>> START

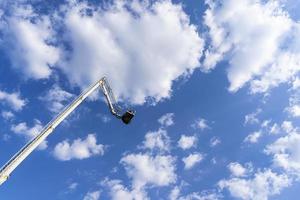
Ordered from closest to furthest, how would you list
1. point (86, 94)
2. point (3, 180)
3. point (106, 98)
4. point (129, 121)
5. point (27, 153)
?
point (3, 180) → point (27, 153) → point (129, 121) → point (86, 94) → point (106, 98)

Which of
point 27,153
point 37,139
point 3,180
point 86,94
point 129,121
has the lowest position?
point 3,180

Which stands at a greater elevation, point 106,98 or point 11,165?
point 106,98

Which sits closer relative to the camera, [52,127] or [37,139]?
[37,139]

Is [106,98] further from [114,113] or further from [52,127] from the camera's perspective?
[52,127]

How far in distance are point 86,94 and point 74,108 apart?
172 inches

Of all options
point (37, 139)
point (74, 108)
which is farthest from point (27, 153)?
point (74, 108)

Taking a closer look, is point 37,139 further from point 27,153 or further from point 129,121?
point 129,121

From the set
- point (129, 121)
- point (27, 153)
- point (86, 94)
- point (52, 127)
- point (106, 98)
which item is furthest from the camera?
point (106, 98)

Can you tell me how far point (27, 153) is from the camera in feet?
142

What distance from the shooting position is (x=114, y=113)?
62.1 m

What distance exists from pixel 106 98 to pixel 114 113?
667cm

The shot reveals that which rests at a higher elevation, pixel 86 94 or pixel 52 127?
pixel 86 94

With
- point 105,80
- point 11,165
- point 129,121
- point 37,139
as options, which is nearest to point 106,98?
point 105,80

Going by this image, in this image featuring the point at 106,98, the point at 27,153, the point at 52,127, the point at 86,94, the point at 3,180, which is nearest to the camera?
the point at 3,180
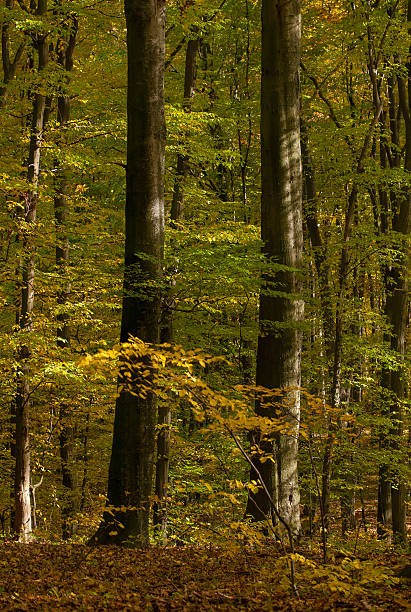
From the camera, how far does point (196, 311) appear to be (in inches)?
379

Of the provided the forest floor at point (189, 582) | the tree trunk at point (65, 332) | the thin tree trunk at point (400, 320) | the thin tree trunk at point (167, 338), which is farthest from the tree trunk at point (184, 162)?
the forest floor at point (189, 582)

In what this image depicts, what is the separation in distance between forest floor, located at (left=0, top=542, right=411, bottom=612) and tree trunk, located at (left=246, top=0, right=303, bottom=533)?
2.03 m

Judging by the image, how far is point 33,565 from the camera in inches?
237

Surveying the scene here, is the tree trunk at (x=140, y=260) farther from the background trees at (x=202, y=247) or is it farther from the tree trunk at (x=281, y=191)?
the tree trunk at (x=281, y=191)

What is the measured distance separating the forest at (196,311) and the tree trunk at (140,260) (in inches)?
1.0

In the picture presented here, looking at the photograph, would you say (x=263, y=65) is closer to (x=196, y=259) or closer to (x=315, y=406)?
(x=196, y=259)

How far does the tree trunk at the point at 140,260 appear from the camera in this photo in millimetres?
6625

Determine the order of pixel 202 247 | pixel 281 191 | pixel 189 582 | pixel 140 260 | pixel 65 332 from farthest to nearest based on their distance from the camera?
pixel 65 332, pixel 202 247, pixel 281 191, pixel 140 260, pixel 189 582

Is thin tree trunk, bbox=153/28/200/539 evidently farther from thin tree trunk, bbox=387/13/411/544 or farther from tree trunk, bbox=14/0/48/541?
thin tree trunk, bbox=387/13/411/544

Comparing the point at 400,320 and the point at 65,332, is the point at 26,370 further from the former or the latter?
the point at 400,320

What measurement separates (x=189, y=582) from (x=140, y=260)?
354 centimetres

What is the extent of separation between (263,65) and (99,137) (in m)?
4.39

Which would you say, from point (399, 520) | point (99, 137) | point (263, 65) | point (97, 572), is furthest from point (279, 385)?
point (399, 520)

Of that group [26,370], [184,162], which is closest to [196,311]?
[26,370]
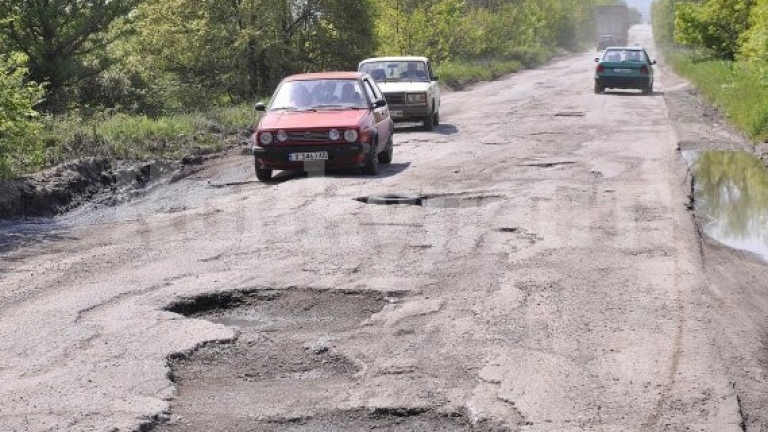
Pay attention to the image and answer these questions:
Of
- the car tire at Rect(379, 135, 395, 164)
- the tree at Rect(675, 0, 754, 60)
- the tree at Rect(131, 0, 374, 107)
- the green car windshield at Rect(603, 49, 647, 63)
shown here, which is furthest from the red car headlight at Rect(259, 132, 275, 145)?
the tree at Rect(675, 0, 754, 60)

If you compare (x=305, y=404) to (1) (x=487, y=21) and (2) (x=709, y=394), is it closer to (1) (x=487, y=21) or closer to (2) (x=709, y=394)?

>> END
>> START

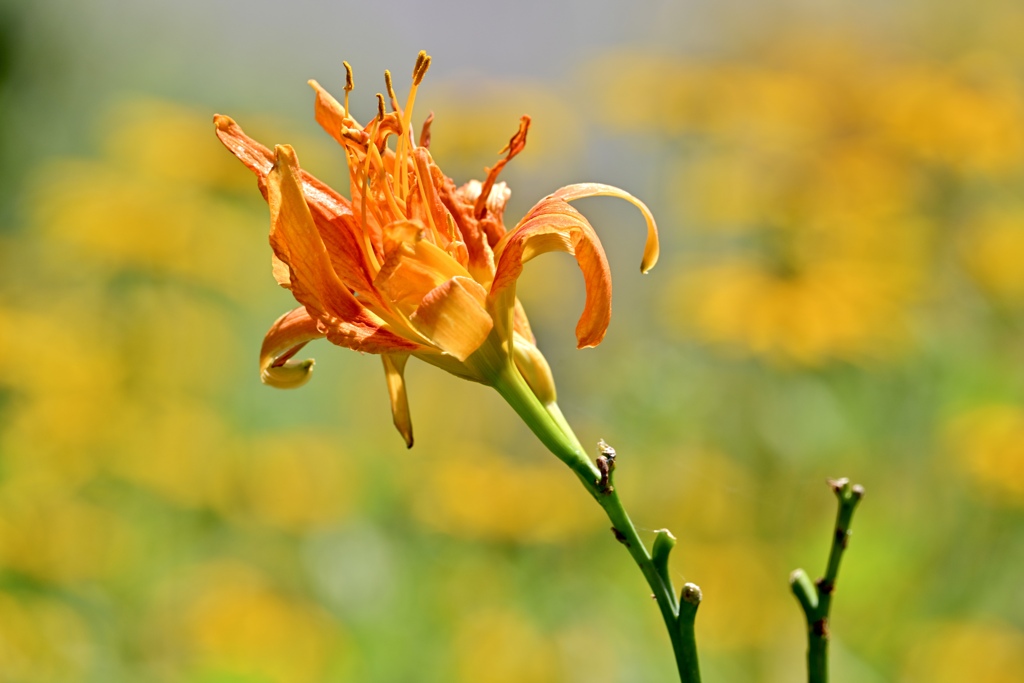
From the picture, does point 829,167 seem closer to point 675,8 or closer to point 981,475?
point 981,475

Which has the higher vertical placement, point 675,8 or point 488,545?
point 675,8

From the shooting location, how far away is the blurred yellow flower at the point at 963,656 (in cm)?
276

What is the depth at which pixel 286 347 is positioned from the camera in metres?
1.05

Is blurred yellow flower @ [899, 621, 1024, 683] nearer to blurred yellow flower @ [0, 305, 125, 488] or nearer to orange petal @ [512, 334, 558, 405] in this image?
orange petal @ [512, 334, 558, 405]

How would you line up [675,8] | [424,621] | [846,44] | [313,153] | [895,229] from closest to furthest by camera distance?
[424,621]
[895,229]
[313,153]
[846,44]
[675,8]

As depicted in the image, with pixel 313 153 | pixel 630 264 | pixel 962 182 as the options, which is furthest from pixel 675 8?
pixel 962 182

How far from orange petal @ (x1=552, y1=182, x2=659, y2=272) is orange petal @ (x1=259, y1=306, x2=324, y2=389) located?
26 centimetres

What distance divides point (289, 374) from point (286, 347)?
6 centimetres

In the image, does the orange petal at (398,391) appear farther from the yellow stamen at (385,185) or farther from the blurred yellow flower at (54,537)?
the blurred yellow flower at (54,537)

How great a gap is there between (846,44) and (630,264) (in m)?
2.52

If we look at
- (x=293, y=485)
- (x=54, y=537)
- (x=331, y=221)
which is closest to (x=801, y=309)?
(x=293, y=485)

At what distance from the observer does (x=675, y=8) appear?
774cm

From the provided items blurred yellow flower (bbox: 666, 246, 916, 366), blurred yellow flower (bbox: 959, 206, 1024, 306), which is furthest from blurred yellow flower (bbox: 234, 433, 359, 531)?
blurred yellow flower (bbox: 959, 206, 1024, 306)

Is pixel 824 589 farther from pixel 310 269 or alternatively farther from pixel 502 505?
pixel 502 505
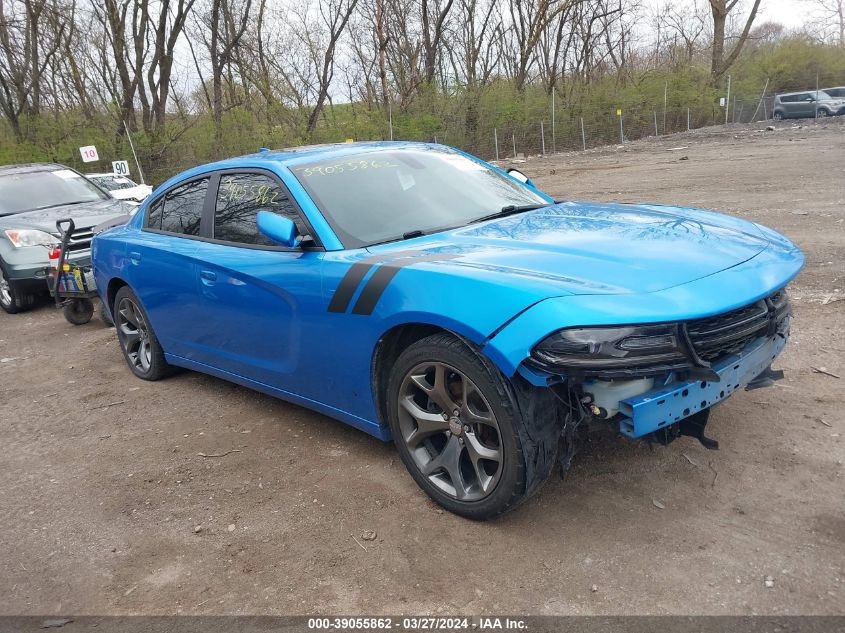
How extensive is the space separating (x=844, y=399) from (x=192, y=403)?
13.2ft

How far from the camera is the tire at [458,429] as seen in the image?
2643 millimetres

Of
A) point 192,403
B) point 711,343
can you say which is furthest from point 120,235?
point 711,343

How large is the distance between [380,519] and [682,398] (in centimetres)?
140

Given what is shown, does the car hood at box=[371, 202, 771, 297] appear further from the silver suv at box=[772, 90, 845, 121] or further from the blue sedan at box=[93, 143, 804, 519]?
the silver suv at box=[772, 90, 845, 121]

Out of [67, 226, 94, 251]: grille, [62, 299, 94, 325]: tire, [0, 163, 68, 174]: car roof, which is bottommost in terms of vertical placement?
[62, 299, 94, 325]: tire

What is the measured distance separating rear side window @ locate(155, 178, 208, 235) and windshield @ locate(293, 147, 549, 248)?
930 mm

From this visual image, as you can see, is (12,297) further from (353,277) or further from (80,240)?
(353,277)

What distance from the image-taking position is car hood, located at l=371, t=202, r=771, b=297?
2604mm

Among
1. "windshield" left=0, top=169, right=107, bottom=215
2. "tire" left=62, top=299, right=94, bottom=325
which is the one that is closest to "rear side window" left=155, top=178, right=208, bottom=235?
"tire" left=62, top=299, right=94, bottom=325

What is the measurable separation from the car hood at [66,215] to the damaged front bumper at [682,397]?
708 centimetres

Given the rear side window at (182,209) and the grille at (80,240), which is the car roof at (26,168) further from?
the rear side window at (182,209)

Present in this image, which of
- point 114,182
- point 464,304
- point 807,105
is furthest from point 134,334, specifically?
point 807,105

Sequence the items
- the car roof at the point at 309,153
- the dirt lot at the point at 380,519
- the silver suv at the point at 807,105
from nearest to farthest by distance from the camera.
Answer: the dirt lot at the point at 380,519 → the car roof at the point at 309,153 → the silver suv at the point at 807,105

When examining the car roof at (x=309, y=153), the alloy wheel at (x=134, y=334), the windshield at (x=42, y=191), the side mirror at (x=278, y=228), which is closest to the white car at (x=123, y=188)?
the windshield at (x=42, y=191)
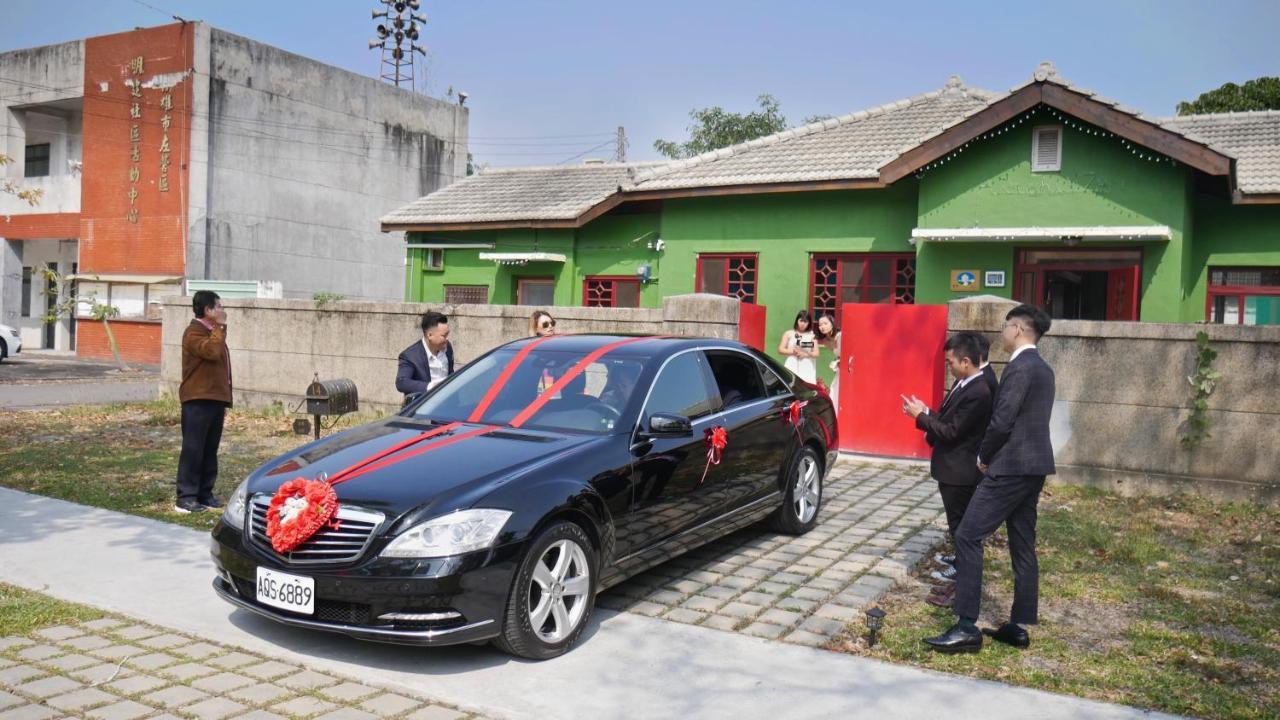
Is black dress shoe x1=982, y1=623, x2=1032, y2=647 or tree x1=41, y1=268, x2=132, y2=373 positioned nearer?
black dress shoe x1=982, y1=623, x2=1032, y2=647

>> END
>> START

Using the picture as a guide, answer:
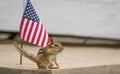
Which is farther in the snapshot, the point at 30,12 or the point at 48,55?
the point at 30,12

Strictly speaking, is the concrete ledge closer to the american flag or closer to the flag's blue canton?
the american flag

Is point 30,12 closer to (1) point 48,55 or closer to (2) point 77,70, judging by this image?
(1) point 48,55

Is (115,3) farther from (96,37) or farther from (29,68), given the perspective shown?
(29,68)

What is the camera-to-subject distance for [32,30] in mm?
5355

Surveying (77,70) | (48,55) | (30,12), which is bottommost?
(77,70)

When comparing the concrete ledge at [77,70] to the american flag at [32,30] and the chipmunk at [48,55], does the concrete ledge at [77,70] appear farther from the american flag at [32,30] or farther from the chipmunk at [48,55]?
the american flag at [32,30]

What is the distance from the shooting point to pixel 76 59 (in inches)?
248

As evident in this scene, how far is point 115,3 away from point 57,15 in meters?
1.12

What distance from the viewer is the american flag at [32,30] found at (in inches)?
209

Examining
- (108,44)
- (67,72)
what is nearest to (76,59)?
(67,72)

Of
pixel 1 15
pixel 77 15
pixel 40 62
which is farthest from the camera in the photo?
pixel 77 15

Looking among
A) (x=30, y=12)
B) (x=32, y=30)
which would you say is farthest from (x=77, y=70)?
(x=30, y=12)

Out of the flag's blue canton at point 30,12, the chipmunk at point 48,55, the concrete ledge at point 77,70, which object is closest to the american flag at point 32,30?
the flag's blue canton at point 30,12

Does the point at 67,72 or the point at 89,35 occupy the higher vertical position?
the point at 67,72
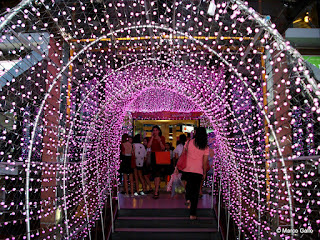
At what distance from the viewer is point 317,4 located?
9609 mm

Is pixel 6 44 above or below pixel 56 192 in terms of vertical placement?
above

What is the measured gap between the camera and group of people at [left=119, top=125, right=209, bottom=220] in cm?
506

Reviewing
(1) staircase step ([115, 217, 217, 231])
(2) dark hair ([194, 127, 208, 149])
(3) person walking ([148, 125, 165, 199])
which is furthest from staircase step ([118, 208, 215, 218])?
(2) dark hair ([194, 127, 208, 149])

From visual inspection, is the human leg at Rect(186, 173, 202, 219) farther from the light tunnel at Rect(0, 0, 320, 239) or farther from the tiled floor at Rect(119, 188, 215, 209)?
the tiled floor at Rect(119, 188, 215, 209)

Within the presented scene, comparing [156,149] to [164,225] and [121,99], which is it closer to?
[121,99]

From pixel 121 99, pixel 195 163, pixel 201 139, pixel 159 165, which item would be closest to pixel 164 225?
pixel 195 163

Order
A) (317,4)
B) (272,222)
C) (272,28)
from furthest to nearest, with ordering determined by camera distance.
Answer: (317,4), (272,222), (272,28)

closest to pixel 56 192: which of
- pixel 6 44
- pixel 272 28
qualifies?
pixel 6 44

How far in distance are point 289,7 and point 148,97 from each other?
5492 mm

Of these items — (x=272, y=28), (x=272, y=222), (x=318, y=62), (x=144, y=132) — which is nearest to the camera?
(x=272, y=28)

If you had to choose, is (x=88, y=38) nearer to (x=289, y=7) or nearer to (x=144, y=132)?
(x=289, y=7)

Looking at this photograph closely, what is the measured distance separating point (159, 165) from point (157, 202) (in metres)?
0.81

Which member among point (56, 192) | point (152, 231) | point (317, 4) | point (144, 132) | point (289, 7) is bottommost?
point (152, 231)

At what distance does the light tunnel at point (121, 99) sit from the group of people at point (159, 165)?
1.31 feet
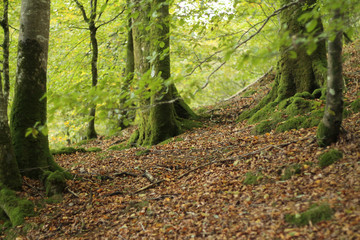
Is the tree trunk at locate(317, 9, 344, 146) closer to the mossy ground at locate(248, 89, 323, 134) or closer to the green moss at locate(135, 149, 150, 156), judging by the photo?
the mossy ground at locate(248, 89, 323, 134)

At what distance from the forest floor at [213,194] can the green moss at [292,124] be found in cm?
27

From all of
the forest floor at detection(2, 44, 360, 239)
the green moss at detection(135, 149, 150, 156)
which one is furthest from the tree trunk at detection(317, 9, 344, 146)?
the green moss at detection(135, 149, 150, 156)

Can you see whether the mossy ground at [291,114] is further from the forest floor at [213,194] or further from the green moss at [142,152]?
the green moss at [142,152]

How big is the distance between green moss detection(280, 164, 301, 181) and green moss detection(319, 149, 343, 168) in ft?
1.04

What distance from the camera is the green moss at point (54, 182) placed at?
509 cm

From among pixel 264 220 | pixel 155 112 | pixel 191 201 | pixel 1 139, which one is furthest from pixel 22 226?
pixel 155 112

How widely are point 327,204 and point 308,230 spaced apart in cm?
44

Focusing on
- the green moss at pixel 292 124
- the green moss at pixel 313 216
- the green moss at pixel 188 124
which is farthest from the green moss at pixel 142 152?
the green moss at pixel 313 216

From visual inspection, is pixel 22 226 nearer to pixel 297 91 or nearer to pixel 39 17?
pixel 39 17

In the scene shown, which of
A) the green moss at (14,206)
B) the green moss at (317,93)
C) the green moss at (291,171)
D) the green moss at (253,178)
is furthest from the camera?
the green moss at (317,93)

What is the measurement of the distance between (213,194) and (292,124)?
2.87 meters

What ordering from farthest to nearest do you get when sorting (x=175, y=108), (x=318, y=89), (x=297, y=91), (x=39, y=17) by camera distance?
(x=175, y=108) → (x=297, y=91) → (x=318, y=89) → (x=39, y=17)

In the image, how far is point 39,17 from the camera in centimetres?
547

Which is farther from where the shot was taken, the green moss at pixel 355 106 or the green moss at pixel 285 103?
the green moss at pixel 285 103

>> END

• YOUR OBJECTIVE: Return every line of the records above that contains the string "windshield", matching case exactly.

• SOLVED EXERCISE:
- the green car windshield at Rect(603, 49, 647, 63)
What is the measured distance separating rear side window @ locate(155, 178, 208, 235) and windshield @ locate(293, 147, 549, 248)?
1. "windshield" left=0, top=169, right=107, bottom=215
When examining the car roof at (x=309, y=153), the alloy wheel at (x=134, y=334), the windshield at (x=42, y=191), the side mirror at (x=278, y=228), which is closest to the white car at (x=123, y=188)?
the windshield at (x=42, y=191)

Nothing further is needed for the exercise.